* Given text:
Now you can incorporate the mail feature in the Perl script you've been working with. Look at the section of code you have to add to get this "mail back" feature. The mail can be sent just before you exit instead of updating your internal database. append the following snippet of code to Listing 22.9 to add the mailing feature to your CGI script:

$subject = "Credit Application for " . $fname . " " . $lname;
$sendto  = "credit_rep@big.rich.bank.com";
$fullname =  $fname . " " . $lname;
$cardDesired = $mastercard . " " . $visa ;
#
# open pipe to send mail to .

open (MAIL,"| /usr/bin/sendmail $sendto") || die " Mail does not work!";

select(MAIL);  # Now all the output will go MAIL

$date = `date`;
chop $date;

print << "EMAIL";
Date: $date
From: $user@using.browser.com
To: $sendto
Subject: $subject

Name = $fullname
Card Desired = $cardDesired

Number of Dependents = $dependents
Income Level = $income
Date of application = $date

Please contact them at your convenience,
Sincerely
Your Dearly Beloved Web Server
EMAIL

#
# Do other processing here.
# Print out to MAIL if you have to.
#

close(MAIL);  # send mail

#
# ... continue processing if you have to or exit.
#
exit(0);

There are a few points to note concerning the script shown above. First, a UNIX pipe is opened to the sendmail program. The | character in the filename argument tells Perl to open a pipe, not a regular file. Refer to Chapter 14, "Signals, Pipes, FIFOs, and Perl," for more information. Now all the text sent to the MAIL handle will be sent to the program at the end of the pipe. In this case, the program at the end of the pipe is the sendmail program.

The select(MAIL); statement selects MAIL as the default file handle for all the output. This is simply a convenience for me as a script writer. If I do not do this, my print statements would all have to be of the form print MAIL. If I inadvertently forget to specify a MAIL handle in a print statement, it will be sent to STDOUT and not MAIL. You can elect not to use this method.

The statement for the From field in the mail message is hardwired to From: user@using.browser.com. You can add fields in your HTML FORM to accept a return mail address and collect it in a field called $returnAddress. This way, the reply to this mail message is sent directly to the user. The line of code to set the return address looks like this: From: $returnAddress.

It would be nice to show the date of the application relative to the server. (The applicant could be on the other side of the world for all you know.) The chop command gets rid of the carriage return at the end of the line returned from the date command.

The close(MAIL) call terminates the input to the sendmail program, which in turn sends the mail out. You can select (STDIN) again at this point or bail out.

Summary

This chapter covered how to write HTML FORM pages and how to write CGI scripts for handling input. There are two methods used for querying information from an HTML script: GET and POST. The GET method sends the data collected from the FORM in the environment variable called QUERY_STRING. The POST method sends the data in via the standard input (STDIN) to the script, and the length of the input is set in the CONTENT_LENGTH environment variable. Spaces within a value, when passed as an argument to the script handling the input, are shown as plus signs (+). Different assignments to a variable are separated by ampersands (&).

The CGI script can process the input by verifying it for acceptable parameters and return replies in the form of HTML pages or plain text. The CGI script then can store the data away in a database, mail the results to someone else, or both.

* Excerpted records:
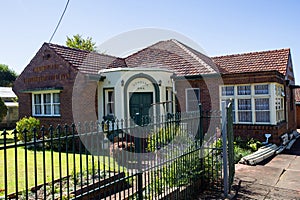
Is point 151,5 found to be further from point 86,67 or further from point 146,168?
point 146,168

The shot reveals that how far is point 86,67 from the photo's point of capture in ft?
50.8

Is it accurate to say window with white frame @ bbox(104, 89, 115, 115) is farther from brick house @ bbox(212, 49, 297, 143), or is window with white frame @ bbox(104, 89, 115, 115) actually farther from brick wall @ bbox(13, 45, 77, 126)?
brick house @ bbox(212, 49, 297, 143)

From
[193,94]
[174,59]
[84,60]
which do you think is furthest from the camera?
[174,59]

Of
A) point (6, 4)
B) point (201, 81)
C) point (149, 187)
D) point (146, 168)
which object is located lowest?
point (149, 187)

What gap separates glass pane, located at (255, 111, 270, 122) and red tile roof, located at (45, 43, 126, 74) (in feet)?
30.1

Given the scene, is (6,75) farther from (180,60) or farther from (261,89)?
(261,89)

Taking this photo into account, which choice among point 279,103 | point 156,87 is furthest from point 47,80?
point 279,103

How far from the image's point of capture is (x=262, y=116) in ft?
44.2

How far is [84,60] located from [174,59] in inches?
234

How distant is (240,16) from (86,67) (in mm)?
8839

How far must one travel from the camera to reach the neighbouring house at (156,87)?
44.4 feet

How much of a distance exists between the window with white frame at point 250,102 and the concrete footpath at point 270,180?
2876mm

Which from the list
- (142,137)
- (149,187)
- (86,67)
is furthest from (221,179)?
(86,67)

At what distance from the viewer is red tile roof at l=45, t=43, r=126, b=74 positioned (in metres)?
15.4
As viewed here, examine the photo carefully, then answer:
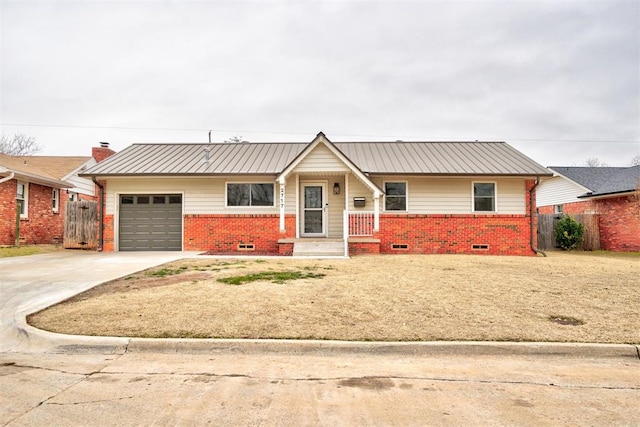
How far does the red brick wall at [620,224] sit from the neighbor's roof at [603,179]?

==

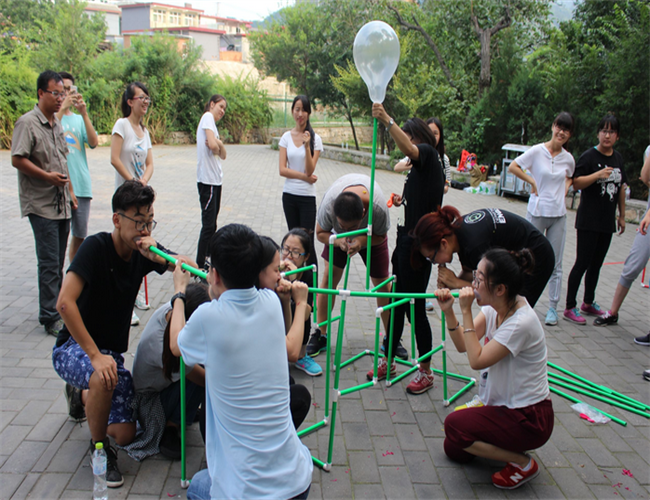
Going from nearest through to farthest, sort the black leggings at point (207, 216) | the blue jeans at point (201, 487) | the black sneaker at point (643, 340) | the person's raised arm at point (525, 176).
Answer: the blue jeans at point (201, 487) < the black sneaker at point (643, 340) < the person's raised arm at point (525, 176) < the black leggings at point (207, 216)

...

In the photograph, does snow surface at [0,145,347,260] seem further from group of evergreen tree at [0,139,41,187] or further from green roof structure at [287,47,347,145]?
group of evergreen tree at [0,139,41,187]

* Problem to solve: According to the Perl CGI text, what does the | character in the filename argument tell Perl to do? The rows have nothing to do with the Perl CGI text.

* Task output: It tells Perl to open a pipe instead of a regular file.